The second revised paper is “A quantized approach to rational inattention”. It is downloadable here.

Here is an excerpt from the Introduction:

In this paper, I study optimal behavior under rational inattention when one imposes the constraint that agents must follow deterministic rules. The idea is that the choice variable may be a deterministic function of an exogenous shock with continuous support and still make use of a finite amount of information if the choice variable is discrete rather than continuous; that is, the mapping from the realization of the exogenous variables to the endogenous ones is piece-wise constant, reflecting the fact that the agent can only elect a finite number of values for the choice variable, because of the informational constraint.

Thus, limited information is now a source of lumpiness in behavior, rather than a source of noise. The state space faced by the agent is partitioned into clusters and all points in the same cluster yield the same action. Of course, limited information is not the only source of lumpy behavior; it is well known that there are other sources, such as fixed or linear adjustment costs. But the approach proposed here yields many potentially testable predictions: In general, we expect that the greater the information processing ability of an economic entity, the less lumpy its behavior.

Section 2 provides some preliminary results. Under a deterministic assignment, the mutual information between the exogenous and endogenous variables is simply equal to the entropy of the endogenous variable. This property, which is evident in the discrete case, is extended to the case of a continuous exogenous variable and a discrete endogenous variable. It is then shown that, for preferences satisfying a generalized single-crossing condition, optimal clusters are typically convex. In the one dimensional case, they will be intervals. Consequently, agents will pursue behaviorial rules that has been studied in the information theory literature under the name of entropy-coded quantization (ECG). That is, they partition the set of realizations of the exogenous variable into intervals, assign a constant value of the endogenous variable to each interval, and determine the optimal partitioning and assignment by maximizing their utility subject to a constraint on the entropy of the endogenous variable. Next, some discussion is provided about the allocation of attention across clusters, based on optimality conditions that were derived in Farvardin and Modestino (1984).

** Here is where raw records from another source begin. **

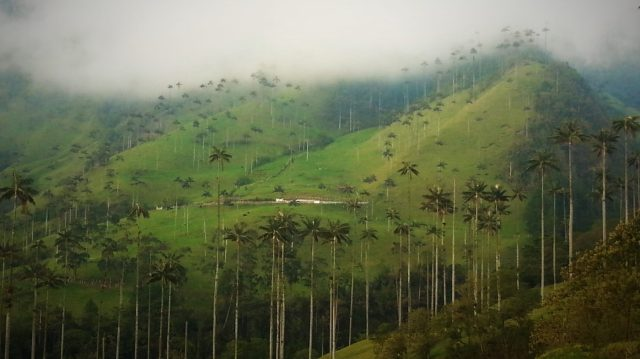 Wax Palm Trees in Cocora Valley Colombia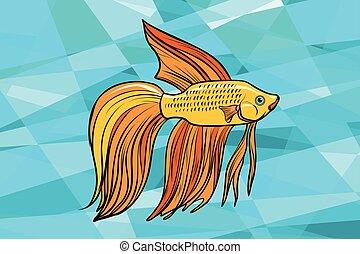 cockerel, aquário, peixe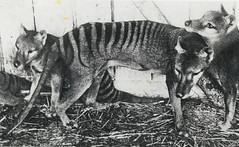 Thylacines (Tasmanian Tigers), at Beaumaris Zoo, Hobart, ca. 1918, State Library of New South Wales
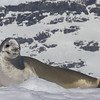 Crabeater Seal - ready for his closeup - February 3, 2015
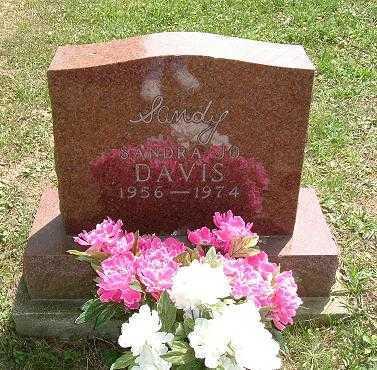 DAVIS, SANDRA JO - Vinton County, Ohio | SANDRA JO DAVIS - Ohio Gravestone Photos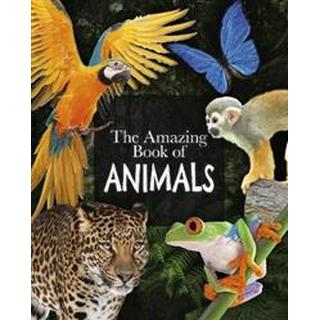 The Amazing Book of Animals (Hæfte, 2019)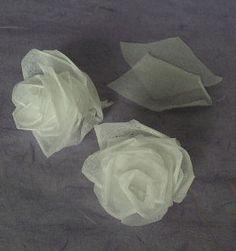 Tissue Roses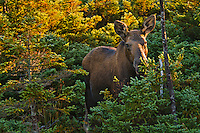 Cow Moose (Alces alces) at dawn in black spruce/boreal forest, fall, Cape Breton Highlands National Park, Nova Scotia, Canada.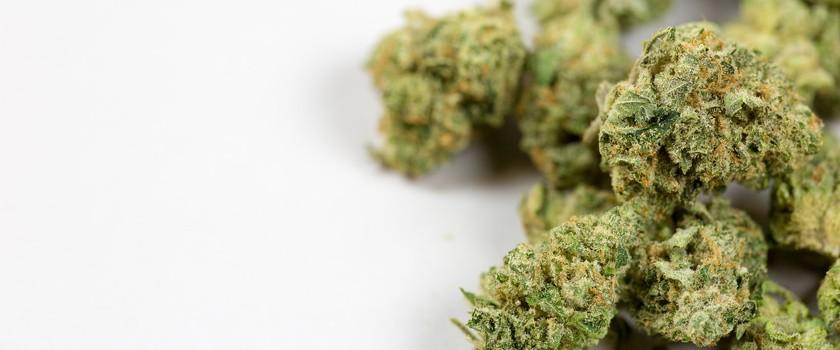 Medyczna marihuana pomaga dzieciom z autyzmem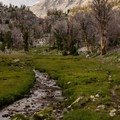 Small meadow surrounding the creek draining Betty Lake.- Broad Canyon: Betty, Goat + Baptie Lakes and the Surprise Valley Divide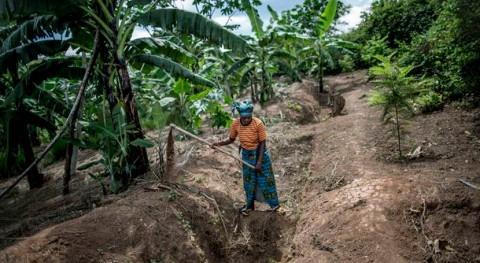 Aprobados nuevos fondos combatir deforestación, desertificación y cambio climático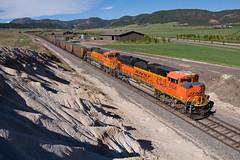 BNSF 9134 Spruce 22 May 16 (AK Ween) Tags: railroad train colorado spruce bnsf pikespeak rampartrange emd coaltrain sd70ace jointline bnsf9134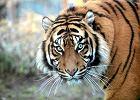 Świat ratuje tygrysy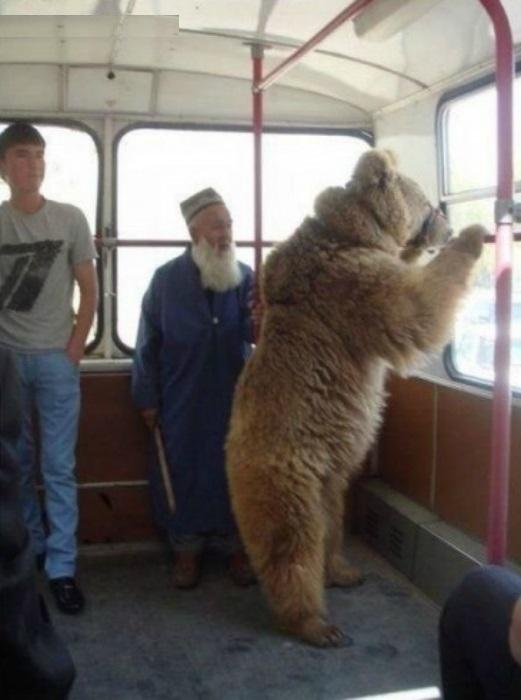 Ничем не примечательный пассажир. | Фото: ru.net.
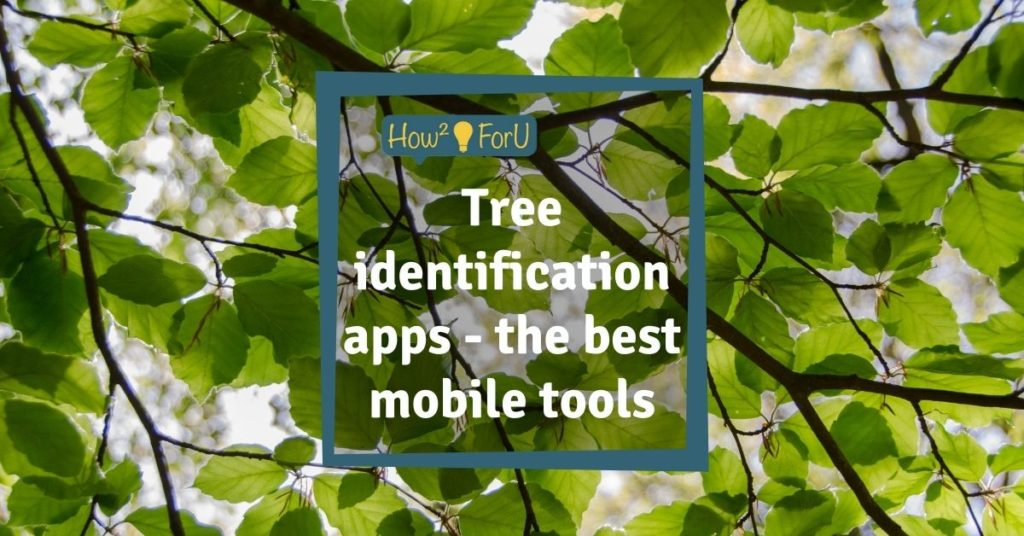 Tree identification apps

Finally, some results are provided regarding the quadratic case, that will be used in the application to price-setting. First, I show that the size of clusters goes to zero when information capacity becomes infinite, which is not obvious if the support of the exogenous variable is unbounded. Second, I discuss and numerically tabulate optimal clustering in the standardized normal case, from which optimal clustering for any normal distribution can be straightforwardly derived. A interesting aspect is that it is optimal to devote considerable attention to the tails of the distribution.

Section 3 applies this to a static New Keynesian model of optimal price setting when there are aggregate money shocks as well as idiosyncratic productivity shocks. The effect of aggregate money shocks on output and prices is studied. The main result of the paper, Theorem 3, shows that as the variance of idiosyncratic shocks become large, the aggregate log price level converges to a linear function of the aggregate money shock, with a coefficient which is strictly between 0 and 1. Consequently, unanticipated aggregate money shocks have real effects on output, in contrast to the sticky price model of Caplin and Spulber (1986). But these effects are smaller than in standard rational inattention models or in the Lucas (1972) misperception model.